WHAT THE TASK ASKS: Recast the data below as a JSON list of strings, with one string for each line and blank lines left out.

EXERCISE DATA:
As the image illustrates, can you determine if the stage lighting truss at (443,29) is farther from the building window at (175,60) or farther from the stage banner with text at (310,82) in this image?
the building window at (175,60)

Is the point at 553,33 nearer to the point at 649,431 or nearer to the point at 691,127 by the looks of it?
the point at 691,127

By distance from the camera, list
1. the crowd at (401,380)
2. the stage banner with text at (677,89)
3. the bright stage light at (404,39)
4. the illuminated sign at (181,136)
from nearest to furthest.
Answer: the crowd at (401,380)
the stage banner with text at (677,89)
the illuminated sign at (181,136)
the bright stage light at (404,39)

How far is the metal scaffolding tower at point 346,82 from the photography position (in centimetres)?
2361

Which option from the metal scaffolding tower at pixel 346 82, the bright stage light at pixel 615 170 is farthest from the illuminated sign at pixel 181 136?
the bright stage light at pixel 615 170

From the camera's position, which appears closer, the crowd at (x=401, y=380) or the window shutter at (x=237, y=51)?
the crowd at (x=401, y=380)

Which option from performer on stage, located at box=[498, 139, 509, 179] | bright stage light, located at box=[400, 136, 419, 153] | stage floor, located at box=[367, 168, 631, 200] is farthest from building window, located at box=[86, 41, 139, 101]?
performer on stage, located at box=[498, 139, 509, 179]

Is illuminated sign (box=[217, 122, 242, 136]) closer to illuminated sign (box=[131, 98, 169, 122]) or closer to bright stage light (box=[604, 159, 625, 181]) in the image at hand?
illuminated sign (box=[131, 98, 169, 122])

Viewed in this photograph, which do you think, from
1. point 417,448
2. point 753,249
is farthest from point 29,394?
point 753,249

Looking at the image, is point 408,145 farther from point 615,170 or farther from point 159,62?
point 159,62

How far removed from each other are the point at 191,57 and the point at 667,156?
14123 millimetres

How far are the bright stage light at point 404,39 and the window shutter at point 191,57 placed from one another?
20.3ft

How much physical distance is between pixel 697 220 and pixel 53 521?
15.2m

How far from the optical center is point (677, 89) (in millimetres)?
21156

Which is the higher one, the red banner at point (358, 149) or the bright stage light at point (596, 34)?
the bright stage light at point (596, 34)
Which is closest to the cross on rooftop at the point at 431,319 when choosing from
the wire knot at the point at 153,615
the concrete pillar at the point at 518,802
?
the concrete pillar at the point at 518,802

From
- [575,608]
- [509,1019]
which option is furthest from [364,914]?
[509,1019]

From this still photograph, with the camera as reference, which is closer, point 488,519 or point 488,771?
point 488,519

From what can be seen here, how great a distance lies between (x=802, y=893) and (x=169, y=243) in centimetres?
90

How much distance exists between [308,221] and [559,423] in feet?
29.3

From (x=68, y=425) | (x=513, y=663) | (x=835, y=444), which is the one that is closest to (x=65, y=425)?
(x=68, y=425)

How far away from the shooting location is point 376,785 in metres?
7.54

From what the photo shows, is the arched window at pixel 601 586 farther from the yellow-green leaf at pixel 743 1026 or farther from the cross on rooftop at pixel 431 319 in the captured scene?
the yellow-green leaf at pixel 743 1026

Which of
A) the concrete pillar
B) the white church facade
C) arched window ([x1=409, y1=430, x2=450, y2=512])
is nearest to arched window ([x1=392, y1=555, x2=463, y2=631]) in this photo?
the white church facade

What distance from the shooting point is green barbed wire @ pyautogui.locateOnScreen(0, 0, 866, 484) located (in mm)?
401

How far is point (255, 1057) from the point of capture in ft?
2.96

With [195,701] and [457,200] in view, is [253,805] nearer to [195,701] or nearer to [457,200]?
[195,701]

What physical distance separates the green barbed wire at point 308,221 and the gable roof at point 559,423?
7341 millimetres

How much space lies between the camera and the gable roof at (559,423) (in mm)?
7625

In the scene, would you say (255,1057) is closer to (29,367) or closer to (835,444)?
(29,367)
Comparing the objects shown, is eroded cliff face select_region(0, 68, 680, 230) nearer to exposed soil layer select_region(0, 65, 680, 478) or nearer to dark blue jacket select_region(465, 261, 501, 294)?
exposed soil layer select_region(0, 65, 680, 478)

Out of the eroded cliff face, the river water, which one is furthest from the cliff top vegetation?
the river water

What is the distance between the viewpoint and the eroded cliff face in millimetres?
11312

WRITTEN SOLUTION:
[
  "As the image illustrates, can you determine if the stage lighting truss at (443,29) is farther from the building window at (175,60) or farther from the stage banner with text at (310,82) in this image?",
  "the building window at (175,60)",
  "Is the point at 553,33 nearer to the point at 649,431 or nearer to the point at 691,127 by the looks of it?",
  "the point at 691,127",
  "By distance from the camera, list",
  "1. the crowd at (401,380)",
  "2. the stage banner with text at (677,89)",
  "3. the bright stage light at (404,39)",
  "4. the illuminated sign at (181,136)",
  "from nearest to furthest.",
  "Answer: the crowd at (401,380)",
  "the stage banner with text at (677,89)",
  "the illuminated sign at (181,136)",
  "the bright stage light at (404,39)",
  "How far is the metal scaffolding tower at point 346,82 from the photography position (in centimetres)?",
  "2361",
  "Which option from the metal scaffolding tower at pixel 346 82, the bright stage light at pixel 615 170 is farthest from the illuminated sign at pixel 181 136?",
  "the bright stage light at pixel 615 170",
  "From the camera's position, which appears closer, the crowd at (x=401, y=380) or the window shutter at (x=237, y=51)?",
  "the crowd at (x=401, y=380)",
  "Which option from performer on stage, located at box=[498, 139, 509, 179] | bright stage light, located at box=[400, 136, 419, 153] | stage floor, located at box=[367, 168, 631, 200] is farthest from building window, located at box=[86, 41, 139, 101]?",
  "performer on stage, located at box=[498, 139, 509, 179]",
  "Is illuminated sign (box=[217, 122, 242, 136]) closer to illuminated sign (box=[131, 98, 169, 122]) or closer to bright stage light (box=[604, 159, 625, 181]) in the image at hand?",
  "illuminated sign (box=[131, 98, 169, 122])",
  "Viewed in this photograph, which do you think, from",
  "1. point 417,448",
  "2. point 753,249",
  "is farthest from point 29,394?",
  "point 753,249",
  "Looking at the image, is point 408,145 farther from point 615,170 or farther from point 159,62?",
  "point 159,62",
  "How far removed from each other are the point at 191,57 and the point at 667,156?",
  "14123 millimetres",
  "How far are the bright stage light at point 404,39 and the window shutter at point 191,57 placed from one another?",
  "20.3ft",
  "How much physical distance is between pixel 697 220 and pixel 53 521?",
  "15.2m",
  "How far from the optical center is point (677, 89) (in millimetres)?",
  "21156",
  "Which is the higher one, the red banner at point (358, 149) or the bright stage light at point (596, 34)?",
  "the bright stage light at point (596, 34)",
  "Which is closest to the cross on rooftop at the point at 431,319 when choosing from",
  "the wire knot at the point at 153,615",
  "the concrete pillar at the point at 518,802",
  "?",
  "the concrete pillar at the point at 518,802",
  "From",
  "- [575,608]",
  "- [509,1019]",
  "which option is furthest from [364,914]?",
  "[509,1019]",
  "From this still photograph, with the camera as reference, which is closer, point 488,519 or point 488,771?",
  "point 488,519",
  "From what can be seen here, how great a distance lies between (x=802, y=893) and (x=169, y=243) in centimetres?",
  "90",
  "How much distance exists between [308,221] and [559,423] in feet?",
  "29.3",
  "From (x=68, y=425) | (x=513, y=663) | (x=835, y=444), which is the one that is closest to (x=65, y=425)?",
  "(x=68, y=425)",
  "How far away from the shooting location is point 376,785 in metres?",
  "7.54",
  "From what the photo shows, is the arched window at pixel 601 586 farther from the yellow-green leaf at pixel 743 1026 or farther from the cross on rooftop at pixel 431 319 in the captured scene?",
  "the yellow-green leaf at pixel 743 1026",
  "Which of",
  "A) the concrete pillar",
  "B) the white church facade",
  "C) arched window ([x1=409, y1=430, x2=450, y2=512])",
  "is nearest to arched window ([x1=392, y1=555, x2=463, y2=631]) in this photo?",
  "the white church facade",
  "What distance from the shooting point is green barbed wire @ pyautogui.locateOnScreen(0, 0, 866, 484) located (in mm)?",
  "401",
  "How far is point (255, 1057) from the point of capture in ft?",
  "2.96",
  "With [195,701] and [457,200] in view, is [253,805] nearer to [195,701] or nearer to [457,200]?",
  "[195,701]",
  "What physical distance separates the green barbed wire at point 308,221 and the gable roof at point 559,423?",
  "7341 millimetres",
  "How much space lies between the camera and the gable roof at (559,423) (in mm)?",
  "7625",
  "In the scene, would you say (255,1057) is closer to (29,367) or closer to (835,444)?",
  "(29,367)",
  "Comparing the objects shown, is eroded cliff face select_region(0, 68, 680, 230) nearer to exposed soil layer select_region(0, 65, 680, 478) or nearer to dark blue jacket select_region(465, 261, 501, 294)?",
  "exposed soil layer select_region(0, 65, 680, 478)",
  "Out of the eroded cliff face, the river water, which one is furthest from the cliff top vegetation?",
  "the river water",
  "What is the distance between the viewpoint and the eroded cliff face in millimetres?",
  "11312"
]